* **Exercise objective**: Update the lines from the one containing "Which is nearest to (61,435) if we consider" through the one containing "26 centimetres", replacing "camera" with "viewer" and changing nothing else. Return only those lines, and leave the pictures out.

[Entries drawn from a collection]

_____

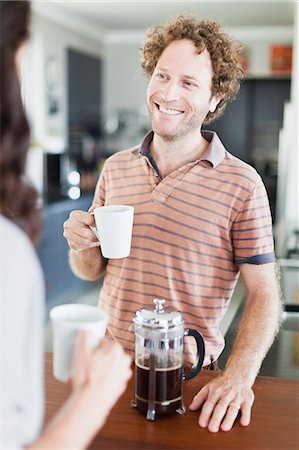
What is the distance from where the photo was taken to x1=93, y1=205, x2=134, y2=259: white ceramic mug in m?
0.91

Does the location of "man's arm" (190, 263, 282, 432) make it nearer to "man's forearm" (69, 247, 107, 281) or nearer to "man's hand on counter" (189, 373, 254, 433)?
"man's hand on counter" (189, 373, 254, 433)

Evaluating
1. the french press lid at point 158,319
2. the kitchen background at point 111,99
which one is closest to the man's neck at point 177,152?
the french press lid at point 158,319

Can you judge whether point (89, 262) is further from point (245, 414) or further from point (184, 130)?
point (245, 414)

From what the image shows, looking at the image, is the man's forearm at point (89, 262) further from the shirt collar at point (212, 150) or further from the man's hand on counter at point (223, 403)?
the man's hand on counter at point (223, 403)

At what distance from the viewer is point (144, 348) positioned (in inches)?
31.0

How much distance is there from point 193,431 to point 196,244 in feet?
1.34

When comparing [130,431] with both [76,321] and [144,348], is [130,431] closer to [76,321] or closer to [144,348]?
[144,348]

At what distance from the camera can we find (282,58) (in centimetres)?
546

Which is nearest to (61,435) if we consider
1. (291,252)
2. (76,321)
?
(76,321)

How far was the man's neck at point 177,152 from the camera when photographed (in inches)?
46.8

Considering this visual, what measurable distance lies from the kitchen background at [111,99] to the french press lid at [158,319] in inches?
80.4

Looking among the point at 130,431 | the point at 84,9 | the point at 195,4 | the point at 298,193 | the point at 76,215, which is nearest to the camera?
Result: the point at 130,431

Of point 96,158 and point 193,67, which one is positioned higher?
point 193,67

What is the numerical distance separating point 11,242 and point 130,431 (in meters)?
0.39
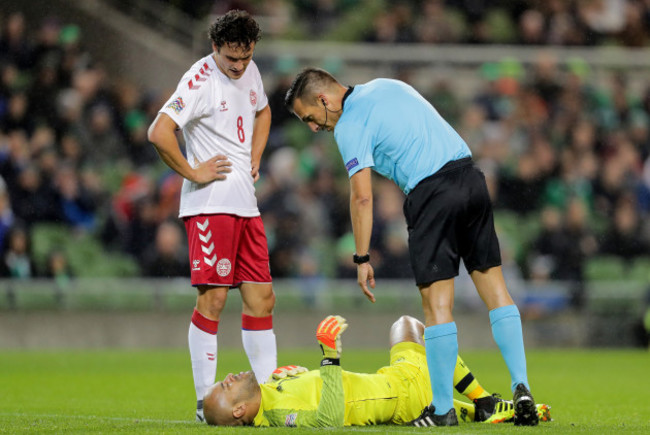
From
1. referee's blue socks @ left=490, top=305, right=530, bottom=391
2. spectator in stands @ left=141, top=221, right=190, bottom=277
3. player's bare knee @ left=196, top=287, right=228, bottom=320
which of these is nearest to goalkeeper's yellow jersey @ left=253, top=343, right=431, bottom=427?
referee's blue socks @ left=490, top=305, right=530, bottom=391

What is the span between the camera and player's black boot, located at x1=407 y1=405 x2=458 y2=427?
6555 millimetres

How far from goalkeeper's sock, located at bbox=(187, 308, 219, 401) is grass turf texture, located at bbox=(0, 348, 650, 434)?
26 centimetres

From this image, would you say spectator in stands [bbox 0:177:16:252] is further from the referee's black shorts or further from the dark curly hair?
the referee's black shorts

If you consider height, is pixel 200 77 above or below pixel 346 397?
above

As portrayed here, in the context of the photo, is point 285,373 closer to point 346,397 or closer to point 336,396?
point 346,397

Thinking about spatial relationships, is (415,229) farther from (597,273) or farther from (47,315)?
(597,273)

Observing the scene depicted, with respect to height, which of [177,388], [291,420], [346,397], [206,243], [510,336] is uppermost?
[206,243]

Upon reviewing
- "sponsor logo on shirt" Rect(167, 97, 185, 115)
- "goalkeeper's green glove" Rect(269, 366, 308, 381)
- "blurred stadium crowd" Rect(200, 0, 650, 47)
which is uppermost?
"blurred stadium crowd" Rect(200, 0, 650, 47)

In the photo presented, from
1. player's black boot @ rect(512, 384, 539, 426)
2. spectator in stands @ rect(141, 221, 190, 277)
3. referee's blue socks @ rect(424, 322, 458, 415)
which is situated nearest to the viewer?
player's black boot @ rect(512, 384, 539, 426)

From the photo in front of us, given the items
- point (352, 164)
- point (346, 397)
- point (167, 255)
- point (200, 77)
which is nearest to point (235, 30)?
point (200, 77)

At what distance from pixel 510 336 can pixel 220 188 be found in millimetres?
2187

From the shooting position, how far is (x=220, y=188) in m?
7.52

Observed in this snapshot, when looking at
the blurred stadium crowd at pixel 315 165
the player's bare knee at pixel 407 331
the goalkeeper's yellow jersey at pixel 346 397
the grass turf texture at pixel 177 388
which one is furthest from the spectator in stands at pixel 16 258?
the goalkeeper's yellow jersey at pixel 346 397

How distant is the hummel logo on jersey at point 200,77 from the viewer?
7.40m
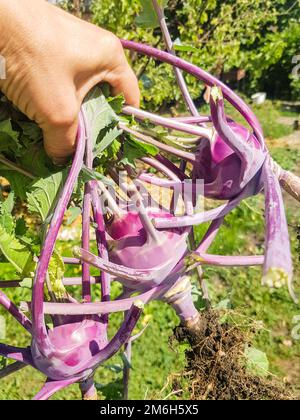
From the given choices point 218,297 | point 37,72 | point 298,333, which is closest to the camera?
point 37,72

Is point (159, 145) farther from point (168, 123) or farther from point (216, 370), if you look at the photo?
point (216, 370)

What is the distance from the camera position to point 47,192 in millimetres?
999

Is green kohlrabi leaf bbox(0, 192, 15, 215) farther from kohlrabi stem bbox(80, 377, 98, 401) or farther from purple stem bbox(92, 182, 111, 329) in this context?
kohlrabi stem bbox(80, 377, 98, 401)

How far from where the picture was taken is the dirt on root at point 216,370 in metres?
1.30

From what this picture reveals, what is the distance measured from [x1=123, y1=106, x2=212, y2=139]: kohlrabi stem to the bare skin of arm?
0.11 meters

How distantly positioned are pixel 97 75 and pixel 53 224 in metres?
0.31

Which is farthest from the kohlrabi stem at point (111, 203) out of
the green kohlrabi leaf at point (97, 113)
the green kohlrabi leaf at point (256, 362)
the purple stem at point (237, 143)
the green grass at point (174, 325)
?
the green grass at point (174, 325)

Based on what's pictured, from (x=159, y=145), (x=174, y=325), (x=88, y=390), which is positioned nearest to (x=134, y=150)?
(x=159, y=145)

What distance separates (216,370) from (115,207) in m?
0.56

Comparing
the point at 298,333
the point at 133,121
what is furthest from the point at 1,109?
the point at 298,333

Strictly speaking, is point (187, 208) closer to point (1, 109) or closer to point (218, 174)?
point (218, 174)

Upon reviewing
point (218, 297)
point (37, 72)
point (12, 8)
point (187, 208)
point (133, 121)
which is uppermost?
point (12, 8)

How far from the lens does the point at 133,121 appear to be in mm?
1056

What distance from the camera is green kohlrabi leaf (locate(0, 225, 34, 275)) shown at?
101 centimetres
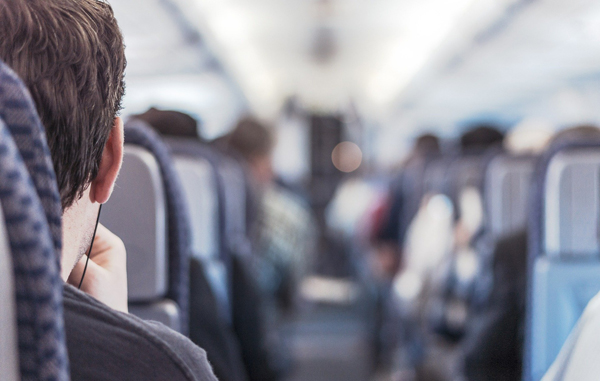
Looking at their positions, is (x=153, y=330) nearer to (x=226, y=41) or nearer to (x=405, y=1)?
(x=405, y=1)

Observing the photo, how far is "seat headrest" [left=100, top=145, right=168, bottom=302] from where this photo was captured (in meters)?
0.59

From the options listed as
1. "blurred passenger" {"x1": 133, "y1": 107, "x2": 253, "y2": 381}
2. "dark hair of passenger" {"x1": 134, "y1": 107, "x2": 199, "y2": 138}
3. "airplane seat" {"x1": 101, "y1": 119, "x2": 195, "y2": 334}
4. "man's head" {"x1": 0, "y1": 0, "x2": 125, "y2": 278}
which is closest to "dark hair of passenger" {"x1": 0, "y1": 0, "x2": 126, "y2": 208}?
"man's head" {"x1": 0, "y1": 0, "x2": 125, "y2": 278}

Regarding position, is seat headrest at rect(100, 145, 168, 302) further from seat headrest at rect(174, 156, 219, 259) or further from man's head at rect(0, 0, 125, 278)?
seat headrest at rect(174, 156, 219, 259)

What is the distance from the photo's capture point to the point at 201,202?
3.59 feet

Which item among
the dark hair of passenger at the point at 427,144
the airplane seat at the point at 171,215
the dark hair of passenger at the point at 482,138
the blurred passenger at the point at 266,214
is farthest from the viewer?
the dark hair of passenger at the point at 427,144

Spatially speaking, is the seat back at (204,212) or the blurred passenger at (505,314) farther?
the blurred passenger at (505,314)

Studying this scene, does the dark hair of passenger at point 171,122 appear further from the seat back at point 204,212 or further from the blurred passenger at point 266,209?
the blurred passenger at point 266,209

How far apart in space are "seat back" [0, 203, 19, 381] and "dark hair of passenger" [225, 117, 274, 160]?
2604mm

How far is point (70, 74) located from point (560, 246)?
827 mm

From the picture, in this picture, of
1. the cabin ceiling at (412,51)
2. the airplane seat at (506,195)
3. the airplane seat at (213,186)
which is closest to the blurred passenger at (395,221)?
the cabin ceiling at (412,51)

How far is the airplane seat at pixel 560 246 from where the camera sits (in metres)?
0.88

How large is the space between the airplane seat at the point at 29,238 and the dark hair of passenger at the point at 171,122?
0.64m

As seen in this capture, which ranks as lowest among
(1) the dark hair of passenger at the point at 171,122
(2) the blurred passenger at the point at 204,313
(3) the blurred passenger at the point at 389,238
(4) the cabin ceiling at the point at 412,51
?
(3) the blurred passenger at the point at 389,238

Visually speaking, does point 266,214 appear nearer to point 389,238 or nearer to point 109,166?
point 389,238
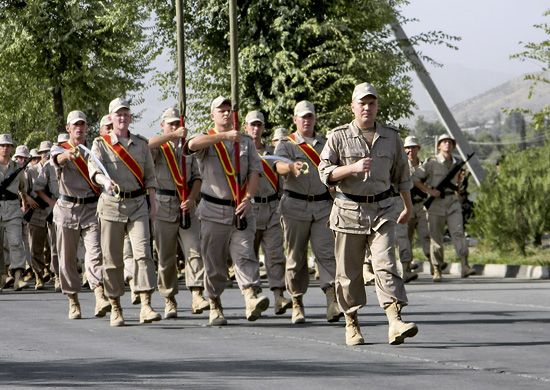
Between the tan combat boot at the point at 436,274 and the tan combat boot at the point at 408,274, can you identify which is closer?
the tan combat boot at the point at 408,274

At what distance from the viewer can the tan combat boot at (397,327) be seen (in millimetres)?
12641

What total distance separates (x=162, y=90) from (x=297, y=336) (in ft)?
68.7

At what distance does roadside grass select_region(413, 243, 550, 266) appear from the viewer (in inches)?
1025

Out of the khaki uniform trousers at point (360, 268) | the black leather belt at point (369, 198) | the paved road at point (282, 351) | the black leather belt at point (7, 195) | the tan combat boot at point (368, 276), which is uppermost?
the black leather belt at point (7, 195)

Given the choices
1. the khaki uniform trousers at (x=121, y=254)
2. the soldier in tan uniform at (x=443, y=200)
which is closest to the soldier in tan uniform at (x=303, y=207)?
the khaki uniform trousers at (x=121, y=254)

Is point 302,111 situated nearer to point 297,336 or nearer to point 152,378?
point 297,336

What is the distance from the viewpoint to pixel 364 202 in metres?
13.2

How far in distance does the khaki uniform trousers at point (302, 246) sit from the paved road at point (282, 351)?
411 millimetres

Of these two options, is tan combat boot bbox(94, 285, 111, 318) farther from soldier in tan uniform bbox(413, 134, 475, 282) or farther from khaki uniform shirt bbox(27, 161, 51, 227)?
soldier in tan uniform bbox(413, 134, 475, 282)

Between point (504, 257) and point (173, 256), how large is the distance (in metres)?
11.5

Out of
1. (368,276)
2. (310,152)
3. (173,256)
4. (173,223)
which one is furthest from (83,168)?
(368,276)

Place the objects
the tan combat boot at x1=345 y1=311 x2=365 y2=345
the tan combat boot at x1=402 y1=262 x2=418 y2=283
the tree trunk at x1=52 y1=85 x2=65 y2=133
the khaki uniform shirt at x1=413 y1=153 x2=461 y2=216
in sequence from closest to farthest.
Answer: the tan combat boot at x1=345 y1=311 x2=365 y2=345 < the tan combat boot at x1=402 y1=262 x2=418 y2=283 < the khaki uniform shirt at x1=413 y1=153 x2=461 y2=216 < the tree trunk at x1=52 y1=85 x2=65 y2=133

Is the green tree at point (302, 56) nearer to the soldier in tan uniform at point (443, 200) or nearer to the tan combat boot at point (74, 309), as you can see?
the soldier in tan uniform at point (443, 200)

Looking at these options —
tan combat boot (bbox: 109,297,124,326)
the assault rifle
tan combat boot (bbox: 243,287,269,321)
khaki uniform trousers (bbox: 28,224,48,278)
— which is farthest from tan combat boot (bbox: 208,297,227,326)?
khaki uniform trousers (bbox: 28,224,48,278)
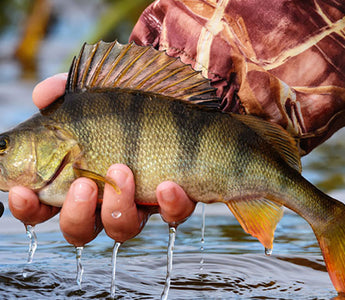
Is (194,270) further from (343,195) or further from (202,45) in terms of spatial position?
(343,195)

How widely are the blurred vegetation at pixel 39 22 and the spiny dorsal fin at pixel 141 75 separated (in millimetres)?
8361

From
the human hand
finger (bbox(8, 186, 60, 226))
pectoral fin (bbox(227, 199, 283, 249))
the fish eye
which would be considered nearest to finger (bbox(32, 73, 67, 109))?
the human hand

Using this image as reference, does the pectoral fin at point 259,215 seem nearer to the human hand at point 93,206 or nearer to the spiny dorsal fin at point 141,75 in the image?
the human hand at point 93,206

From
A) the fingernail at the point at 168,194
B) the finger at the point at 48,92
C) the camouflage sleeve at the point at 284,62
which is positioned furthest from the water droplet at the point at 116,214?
the camouflage sleeve at the point at 284,62

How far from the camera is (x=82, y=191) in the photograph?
2664 millimetres

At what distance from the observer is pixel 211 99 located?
110 inches

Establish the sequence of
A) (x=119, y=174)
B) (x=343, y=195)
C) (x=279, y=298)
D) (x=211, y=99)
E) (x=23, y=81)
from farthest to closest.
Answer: (x=23, y=81) → (x=343, y=195) → (x=279, y=298) → (x=211, y=99) → (x=119, y=174)

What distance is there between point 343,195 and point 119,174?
112 inches

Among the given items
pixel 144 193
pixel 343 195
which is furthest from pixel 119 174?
pixel 343 195

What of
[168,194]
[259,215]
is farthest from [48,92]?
[259,215]

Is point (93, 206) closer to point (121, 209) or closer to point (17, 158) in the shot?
point (121, 209)

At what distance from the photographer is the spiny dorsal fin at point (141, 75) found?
9.16 feet

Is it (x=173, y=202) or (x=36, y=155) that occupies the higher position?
(x=36, y=155)

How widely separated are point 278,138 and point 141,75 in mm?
644
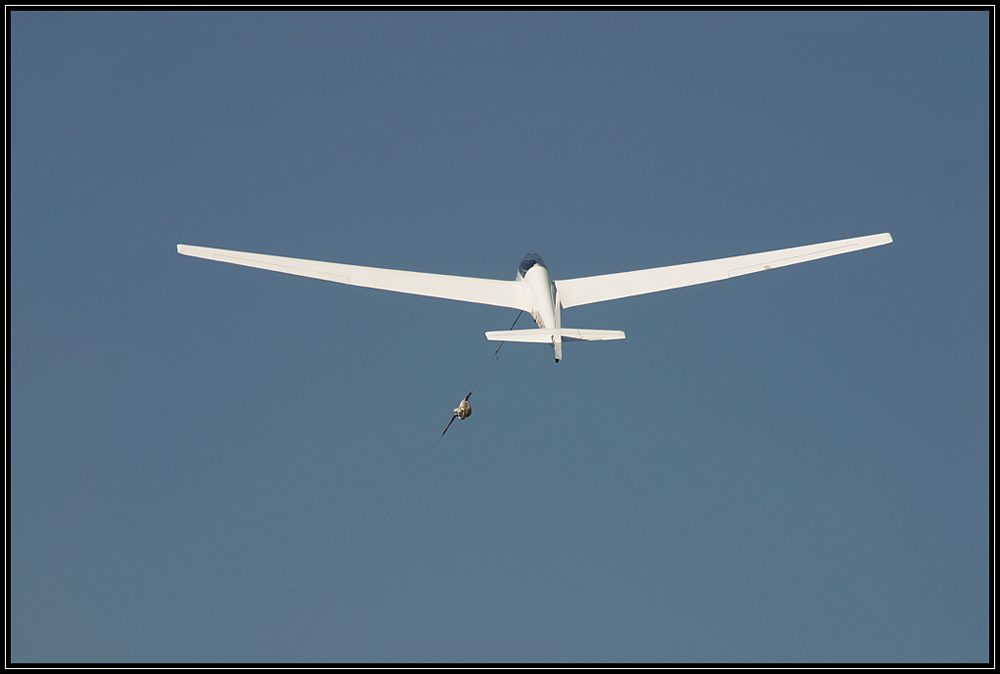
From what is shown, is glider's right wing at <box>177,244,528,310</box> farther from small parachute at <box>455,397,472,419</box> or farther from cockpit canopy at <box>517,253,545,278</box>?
small parachute at <box>455,397,472,419</box>

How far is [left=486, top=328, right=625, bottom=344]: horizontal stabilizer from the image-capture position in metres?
36.2

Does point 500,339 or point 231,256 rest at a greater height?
point 231,256

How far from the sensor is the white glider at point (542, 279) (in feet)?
137

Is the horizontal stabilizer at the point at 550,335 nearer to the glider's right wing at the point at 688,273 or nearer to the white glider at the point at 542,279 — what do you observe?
the white glider at the point at 542,279

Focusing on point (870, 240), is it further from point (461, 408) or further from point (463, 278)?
point (461, 408)

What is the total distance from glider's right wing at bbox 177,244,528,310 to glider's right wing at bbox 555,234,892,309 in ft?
7.37

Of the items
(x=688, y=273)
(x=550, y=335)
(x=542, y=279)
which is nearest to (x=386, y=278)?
(x=542, y=279)

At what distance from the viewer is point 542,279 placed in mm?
42875

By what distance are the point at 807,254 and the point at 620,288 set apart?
697 centimetres

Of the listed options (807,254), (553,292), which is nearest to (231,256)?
(553,292)

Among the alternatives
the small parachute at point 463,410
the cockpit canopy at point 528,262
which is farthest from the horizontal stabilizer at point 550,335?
the cockpit canopy at point 528,262

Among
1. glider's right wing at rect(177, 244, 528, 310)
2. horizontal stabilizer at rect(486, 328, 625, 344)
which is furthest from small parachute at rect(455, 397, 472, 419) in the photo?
glider's right wing at rect(177, 244, 528, 310)

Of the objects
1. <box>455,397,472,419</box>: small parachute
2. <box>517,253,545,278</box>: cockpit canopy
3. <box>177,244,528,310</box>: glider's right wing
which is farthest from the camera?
<box>517,253,545,278</box>: cockpit canopy

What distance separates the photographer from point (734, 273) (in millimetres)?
43406
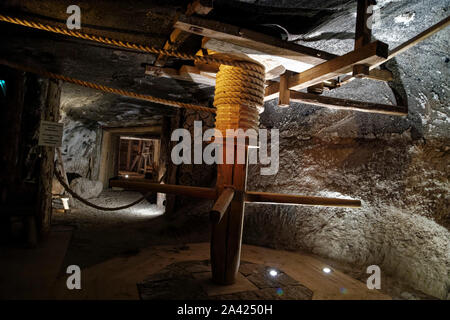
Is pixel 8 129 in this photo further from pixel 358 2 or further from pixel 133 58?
pixel 358 2

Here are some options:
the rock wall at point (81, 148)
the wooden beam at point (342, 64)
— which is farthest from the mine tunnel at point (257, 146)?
the rock wall at point (81, 148)

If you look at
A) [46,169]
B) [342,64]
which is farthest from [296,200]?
[46,169]

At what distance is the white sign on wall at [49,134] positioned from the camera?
3623 mm

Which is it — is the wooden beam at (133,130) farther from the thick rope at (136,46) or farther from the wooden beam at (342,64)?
the wooden beam at (342,64)

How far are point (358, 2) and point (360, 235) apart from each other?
267cm

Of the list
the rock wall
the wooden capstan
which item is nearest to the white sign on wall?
the wooden capstan

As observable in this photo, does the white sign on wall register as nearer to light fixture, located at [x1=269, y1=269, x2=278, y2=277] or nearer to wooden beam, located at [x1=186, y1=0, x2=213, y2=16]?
wooden beam, located at [x1=186, y1=0, x2=213, y2=16]

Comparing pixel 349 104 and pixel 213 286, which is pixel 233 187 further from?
pixel 349 104

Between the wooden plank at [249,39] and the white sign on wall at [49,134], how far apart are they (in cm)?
291

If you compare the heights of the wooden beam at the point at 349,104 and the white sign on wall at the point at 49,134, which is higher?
the wooden beam at the point at 349,104

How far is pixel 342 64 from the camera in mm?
2119

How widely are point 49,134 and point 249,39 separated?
3.23m

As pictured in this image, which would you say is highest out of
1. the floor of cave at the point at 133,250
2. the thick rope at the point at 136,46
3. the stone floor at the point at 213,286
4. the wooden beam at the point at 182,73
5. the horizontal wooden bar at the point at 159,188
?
the wooden beam at the point at 182,73

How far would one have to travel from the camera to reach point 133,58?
10.0 ft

_____

* **Response below**:
Which is nearest to (61,435) if we consider
1. (291,252)
2. (76,321)
?
(76,321)

How far was the man's neck at point 177,152 from the viewer when photographed (in inches)?
46.8

Considering this visual, what measurable distance lies from the kitchen background at [111,99] to the french press lid at [158,319] in inches?
80.4

Looking among the point at 130,431 | the point at 84,9 | the point at 195,4 | the point at 298,193 | the point at 76,215, which is nearest to the viewer?
Result: the point at 130,431

Of point 96,158 and point 193,67, which one is positioned higher?
point 193,67

What is the numerical distance separating point 11,242 and point 130,431 (in meters)?
0.39
From
1. referee's blue socks @ left=490, top=305, right=530, bottom=391
2. spectator in stands @ left=141, top=221, right=190, bottom=277
3. player's bare knee @ left=196, top=287, right=228, bottom=320
which of these is nearest to goalkeeper's yellow jersey @ left=253, top=343, right=431, bottom=427?
referee's blue socks @ left=490, top=305, right=530, bottom=391

What is the span between the viewer and player's black boot, located at x1=407 y1=405 x2=458 y2=427?
6555 millimetres

How far from goalkeeper's sock, located at bbox=(187, 308, 219, 401) is grass turf texture, located at bbox=(0, 348, 650, 434)?
26 centimetres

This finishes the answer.